Un manifeste politique par l’image
Parmi les ouvrages légués en 1888 à la bibliothèque de Montpellier par le docteur Calixte Cavalier, figure une grande feuille de parchemin (65 x 35 cm) contenant une peinture traditionnellement identifiée comme un portait de Charles le Téméraire, le très puissant duc de Bourgogne. Observons attentivement cette image.
Sur le registre supérieur est représentée la crucifixion du Christ. On y lit l’inscription : "Diligite iusticiam / qui iudica / tis terram" ("Aimez justice, vous qui jugez sur terre")
Le sang du Christ se répand sur une femme assise sur un trône.

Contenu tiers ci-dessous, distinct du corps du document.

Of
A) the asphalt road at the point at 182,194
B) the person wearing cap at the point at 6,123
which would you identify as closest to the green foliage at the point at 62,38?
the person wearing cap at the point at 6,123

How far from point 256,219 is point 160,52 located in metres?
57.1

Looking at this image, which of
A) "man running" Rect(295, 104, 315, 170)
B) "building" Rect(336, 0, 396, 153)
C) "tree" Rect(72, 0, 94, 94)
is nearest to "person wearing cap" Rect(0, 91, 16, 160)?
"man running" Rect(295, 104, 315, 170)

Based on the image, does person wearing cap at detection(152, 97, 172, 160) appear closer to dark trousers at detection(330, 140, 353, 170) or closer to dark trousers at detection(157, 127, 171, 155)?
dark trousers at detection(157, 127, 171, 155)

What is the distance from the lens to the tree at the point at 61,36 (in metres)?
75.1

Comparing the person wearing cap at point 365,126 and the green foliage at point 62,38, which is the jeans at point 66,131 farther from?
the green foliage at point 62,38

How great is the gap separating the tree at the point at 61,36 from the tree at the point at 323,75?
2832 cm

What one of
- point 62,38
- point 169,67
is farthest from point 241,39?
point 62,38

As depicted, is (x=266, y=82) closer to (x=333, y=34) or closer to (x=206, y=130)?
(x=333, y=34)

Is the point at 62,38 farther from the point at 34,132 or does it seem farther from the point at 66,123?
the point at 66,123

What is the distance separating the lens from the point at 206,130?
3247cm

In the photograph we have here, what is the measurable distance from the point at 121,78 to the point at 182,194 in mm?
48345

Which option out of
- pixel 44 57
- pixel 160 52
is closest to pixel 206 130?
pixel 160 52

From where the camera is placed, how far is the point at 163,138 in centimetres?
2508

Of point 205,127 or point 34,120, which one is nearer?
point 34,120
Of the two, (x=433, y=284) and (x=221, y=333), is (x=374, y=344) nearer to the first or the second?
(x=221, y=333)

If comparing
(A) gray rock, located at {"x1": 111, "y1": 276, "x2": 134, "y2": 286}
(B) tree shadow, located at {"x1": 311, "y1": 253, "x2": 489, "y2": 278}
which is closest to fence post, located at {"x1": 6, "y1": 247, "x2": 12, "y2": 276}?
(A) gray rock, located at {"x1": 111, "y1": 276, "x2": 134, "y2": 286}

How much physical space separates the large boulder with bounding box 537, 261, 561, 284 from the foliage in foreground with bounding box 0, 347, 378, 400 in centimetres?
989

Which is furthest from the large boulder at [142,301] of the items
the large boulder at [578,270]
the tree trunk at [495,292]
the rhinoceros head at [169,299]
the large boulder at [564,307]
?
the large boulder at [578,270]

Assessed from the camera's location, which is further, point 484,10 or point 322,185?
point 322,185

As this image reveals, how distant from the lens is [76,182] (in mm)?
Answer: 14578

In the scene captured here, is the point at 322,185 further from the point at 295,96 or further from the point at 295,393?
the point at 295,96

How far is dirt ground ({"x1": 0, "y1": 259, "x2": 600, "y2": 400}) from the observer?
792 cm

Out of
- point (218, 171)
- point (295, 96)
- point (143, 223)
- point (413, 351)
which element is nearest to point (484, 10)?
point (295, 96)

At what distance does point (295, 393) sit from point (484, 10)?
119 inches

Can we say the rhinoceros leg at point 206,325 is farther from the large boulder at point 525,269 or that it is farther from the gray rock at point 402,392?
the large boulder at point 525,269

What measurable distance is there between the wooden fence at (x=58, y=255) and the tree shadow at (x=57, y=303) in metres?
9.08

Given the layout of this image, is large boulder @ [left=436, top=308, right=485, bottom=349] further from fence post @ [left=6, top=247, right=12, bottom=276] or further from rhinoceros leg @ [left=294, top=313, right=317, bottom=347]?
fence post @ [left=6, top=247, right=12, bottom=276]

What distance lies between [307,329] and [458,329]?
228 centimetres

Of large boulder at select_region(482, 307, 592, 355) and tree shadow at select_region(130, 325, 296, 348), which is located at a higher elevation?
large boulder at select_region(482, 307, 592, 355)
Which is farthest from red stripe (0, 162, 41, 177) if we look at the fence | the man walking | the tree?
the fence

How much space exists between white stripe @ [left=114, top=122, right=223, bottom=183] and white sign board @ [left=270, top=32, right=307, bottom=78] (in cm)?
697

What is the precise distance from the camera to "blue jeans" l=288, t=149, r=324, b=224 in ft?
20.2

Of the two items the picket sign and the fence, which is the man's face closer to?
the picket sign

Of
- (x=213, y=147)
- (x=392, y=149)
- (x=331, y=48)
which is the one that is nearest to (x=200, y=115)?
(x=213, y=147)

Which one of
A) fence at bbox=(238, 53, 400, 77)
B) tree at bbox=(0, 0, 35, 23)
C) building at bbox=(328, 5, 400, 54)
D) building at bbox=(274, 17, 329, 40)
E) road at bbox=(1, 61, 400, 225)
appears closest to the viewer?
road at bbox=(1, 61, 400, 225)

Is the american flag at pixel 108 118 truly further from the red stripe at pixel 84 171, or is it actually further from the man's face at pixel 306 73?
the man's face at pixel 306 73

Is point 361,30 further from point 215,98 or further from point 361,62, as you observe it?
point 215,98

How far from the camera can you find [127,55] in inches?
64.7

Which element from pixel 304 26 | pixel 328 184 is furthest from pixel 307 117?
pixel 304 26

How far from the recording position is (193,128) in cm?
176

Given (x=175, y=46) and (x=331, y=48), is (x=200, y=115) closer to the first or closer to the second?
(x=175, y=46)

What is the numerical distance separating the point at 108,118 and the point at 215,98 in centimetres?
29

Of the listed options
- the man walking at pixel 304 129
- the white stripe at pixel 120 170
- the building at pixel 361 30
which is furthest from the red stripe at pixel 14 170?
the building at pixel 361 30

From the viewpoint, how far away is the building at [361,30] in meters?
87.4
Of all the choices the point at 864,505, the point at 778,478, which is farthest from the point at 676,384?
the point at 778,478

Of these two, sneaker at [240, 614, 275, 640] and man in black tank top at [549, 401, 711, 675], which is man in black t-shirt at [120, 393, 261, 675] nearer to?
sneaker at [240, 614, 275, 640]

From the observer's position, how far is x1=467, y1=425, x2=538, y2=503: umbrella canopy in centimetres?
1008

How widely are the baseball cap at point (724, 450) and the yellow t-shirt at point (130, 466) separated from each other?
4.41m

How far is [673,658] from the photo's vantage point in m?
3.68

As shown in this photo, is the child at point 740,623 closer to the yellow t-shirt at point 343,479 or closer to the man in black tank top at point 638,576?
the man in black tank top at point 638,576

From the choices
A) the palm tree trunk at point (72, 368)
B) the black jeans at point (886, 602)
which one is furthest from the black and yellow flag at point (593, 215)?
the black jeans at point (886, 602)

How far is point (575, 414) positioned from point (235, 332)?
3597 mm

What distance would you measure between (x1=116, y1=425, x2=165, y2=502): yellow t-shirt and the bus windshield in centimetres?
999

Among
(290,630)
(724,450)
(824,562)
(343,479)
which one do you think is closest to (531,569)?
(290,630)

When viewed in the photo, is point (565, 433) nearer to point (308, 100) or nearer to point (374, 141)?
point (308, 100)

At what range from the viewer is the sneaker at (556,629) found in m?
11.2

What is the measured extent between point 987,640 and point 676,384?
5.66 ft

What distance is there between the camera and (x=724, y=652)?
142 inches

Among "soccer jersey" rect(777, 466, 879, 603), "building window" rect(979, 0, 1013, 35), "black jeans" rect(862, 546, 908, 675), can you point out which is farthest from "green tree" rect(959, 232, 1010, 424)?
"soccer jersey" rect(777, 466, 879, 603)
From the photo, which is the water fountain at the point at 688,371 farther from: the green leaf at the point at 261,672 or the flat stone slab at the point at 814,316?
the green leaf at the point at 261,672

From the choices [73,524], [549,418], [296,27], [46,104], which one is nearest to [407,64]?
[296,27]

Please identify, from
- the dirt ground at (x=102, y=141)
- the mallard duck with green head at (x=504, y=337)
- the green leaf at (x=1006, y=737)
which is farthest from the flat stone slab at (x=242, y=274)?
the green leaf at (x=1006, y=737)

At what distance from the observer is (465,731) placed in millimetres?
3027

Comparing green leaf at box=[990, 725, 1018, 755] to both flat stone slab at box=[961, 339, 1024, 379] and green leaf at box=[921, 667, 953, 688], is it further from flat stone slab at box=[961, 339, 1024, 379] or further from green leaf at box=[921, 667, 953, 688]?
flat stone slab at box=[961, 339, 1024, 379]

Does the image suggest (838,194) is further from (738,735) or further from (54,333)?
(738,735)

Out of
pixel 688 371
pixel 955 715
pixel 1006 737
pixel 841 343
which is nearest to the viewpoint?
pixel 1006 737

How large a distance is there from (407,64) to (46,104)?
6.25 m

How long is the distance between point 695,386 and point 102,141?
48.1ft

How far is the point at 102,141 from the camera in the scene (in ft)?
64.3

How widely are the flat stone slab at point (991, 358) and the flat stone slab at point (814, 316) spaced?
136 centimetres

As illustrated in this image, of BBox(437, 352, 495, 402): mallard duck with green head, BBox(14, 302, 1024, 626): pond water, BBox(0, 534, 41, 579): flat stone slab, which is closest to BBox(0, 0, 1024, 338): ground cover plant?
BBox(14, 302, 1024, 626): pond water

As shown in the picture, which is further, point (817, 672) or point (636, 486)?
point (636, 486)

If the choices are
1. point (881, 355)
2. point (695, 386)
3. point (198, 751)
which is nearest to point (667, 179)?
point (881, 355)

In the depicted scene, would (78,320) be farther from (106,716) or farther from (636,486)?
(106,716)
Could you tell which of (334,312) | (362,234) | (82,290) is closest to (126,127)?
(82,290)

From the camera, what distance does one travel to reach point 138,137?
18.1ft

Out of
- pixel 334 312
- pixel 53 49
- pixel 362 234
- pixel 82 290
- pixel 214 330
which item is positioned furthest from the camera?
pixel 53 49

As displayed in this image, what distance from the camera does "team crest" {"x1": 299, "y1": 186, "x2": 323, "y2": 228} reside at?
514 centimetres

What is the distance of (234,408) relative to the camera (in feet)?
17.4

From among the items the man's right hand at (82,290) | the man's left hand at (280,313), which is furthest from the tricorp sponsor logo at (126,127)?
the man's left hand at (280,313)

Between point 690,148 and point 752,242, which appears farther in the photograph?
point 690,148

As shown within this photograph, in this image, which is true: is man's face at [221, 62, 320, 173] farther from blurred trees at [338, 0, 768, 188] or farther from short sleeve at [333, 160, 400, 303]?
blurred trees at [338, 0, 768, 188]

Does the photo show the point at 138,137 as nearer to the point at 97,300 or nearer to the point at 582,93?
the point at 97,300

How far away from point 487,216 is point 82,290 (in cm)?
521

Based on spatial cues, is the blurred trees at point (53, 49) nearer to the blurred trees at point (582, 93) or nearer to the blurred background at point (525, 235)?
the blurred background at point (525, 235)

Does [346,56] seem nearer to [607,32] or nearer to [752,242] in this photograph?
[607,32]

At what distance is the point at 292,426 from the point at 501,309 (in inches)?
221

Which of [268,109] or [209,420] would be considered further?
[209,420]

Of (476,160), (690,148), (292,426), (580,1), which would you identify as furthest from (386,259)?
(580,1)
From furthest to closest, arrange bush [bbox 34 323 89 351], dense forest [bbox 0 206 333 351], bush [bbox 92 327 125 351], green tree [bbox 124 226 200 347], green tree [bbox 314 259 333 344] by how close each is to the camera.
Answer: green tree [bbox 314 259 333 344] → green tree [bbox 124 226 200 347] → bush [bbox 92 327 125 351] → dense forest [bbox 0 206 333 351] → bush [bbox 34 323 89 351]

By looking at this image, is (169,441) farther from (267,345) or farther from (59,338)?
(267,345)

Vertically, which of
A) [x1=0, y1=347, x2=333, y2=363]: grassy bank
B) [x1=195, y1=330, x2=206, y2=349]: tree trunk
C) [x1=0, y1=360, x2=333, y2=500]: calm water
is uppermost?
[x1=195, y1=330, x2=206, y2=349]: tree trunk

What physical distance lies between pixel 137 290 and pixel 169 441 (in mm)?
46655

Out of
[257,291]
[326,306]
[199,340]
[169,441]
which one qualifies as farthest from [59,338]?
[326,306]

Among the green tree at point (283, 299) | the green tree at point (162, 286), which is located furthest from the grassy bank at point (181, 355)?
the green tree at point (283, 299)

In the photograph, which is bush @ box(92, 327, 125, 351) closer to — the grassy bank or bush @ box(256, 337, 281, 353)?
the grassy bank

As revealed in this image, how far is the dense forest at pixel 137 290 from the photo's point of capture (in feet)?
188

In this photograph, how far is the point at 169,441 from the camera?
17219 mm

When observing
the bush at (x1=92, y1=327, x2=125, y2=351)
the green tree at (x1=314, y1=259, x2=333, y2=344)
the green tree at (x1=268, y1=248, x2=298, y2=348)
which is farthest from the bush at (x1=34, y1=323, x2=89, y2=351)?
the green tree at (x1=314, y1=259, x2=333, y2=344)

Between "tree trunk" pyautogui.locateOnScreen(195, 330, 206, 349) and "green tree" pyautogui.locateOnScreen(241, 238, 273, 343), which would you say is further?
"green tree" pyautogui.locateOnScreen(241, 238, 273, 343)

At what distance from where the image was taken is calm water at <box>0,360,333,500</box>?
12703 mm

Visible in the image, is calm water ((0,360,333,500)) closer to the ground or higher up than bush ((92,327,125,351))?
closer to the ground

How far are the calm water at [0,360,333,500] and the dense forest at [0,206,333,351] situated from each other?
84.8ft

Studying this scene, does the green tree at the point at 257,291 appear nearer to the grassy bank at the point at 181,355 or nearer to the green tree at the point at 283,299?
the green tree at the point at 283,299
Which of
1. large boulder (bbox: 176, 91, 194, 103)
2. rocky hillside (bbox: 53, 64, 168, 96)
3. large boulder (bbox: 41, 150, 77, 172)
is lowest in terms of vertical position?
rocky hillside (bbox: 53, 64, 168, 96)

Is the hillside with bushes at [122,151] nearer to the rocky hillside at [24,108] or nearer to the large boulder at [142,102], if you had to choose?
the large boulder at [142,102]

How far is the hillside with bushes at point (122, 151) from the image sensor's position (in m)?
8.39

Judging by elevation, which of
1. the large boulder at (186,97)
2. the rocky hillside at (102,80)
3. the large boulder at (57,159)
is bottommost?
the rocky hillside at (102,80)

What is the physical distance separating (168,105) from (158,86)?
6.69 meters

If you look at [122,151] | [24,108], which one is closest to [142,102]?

Elle personnifie la Justice ainsi que l’indique l’inscription qui figure au-dessus d’elle : "Justicia e terris iam / dudum eiecta recessi / Ab Karolo nuper / duce vocata veni" ("Moi la Justice, depuis longtemps déjà expulsée de la terre, je me suis éloignée ; mais appelée par le duc Charles je suis récemment revenue.")
Sous le trône de la Justice, quatre jeunes filles portent les grandes armes des ducs de Bourgogne. Une inscription sur leur vêtement et une devise dans un phylactère permettent de les identifier : "Veritas" (Vérité) et "Omnia vinco" ("Je vainc tout"), "Castitas" (Chasteté) et "Deo p(rae) omnib(us) placeo" ("Je plais à Dieu avant toutes"), "Sagasitas" (Sagacité) et "In tempore ago" ("J’agis à temps (ou dans le temps)"), "Sobrietas" (Sobriété) et, "Longevos nutrio" ("Je nourris ceux qui vivent vieux")
Au bas de la miniature un personnage figuré pour moitié en guerrier en armes et pour moitié en costume de juge se tient debout sur une estrade. Le livre qu’il présente porte l'inscription "ni/ hil si/ ne/ me" ("rien sans moi"). L'estrade porte le mot "Consilium" ("Conseil") et une inscription illisible.
La mention de Charles dans l'inscription relative à la Justice permet d'identifier les armes des ducs de Bourgogne à celles de Charles le Téméraire. Le document, probablement réalisé pendant le règne de ce souverain, peut donc être daté entre 1467 (date à laquelle Charles monte sur le trône) et 1477 (date de sa mort).
Il est en revanche peu probable, contrairement à ce qu'on a longtemps pensé, que le personnage sur l'estrade figure Charles le Téméraire que les principaux portraits de l’époque montrent sans barbe. (cf. image 7) En outre ce personnage est placé sous les armes de Bourgogne : il est donc soumis au duc. Il pourrait donc s'agir du chancelier, intermédiaire entre le conseil et le prince, ou d'une représentation abstraite de la justice ou du gouvernement ducal.
Portrait de Charles le Téméraire par Rogier van der Weyden (musée de Berlin)
Les circonstances de la production de cette image ne sont pas connues : qui l’a commanditée ? à quelle occasion ? sous quelle forme se présentait-elle à l’origine ? Son sens général est cependant assez clair. Werner Paravicini le résume ainsi "Le prince, appuyé sur le chancelier et son conseil, est par essence justicier, assurant la paix et la justice. Il est soutenu dans cette fonction par les quatre vertus de la vérité, de la chasteté, de la sagacité et de la sobriété, dont la beauté extérieure reflète la valeur morale. La justice elle-même préside à son action, reine de toutes les vertus, elle qu’il a fait revenir sur terre. En se mettant en son service, le duc satisfait à l’exigence du Christ qui incite les juges à aimer justice, ce Christ, roi suprême, qui par sa mort est devenue source souveraine de justice sur terre." Il s’agit donc d’une représentation des principes du gouvernement de Charles VII, d’une théorie politique mise en image.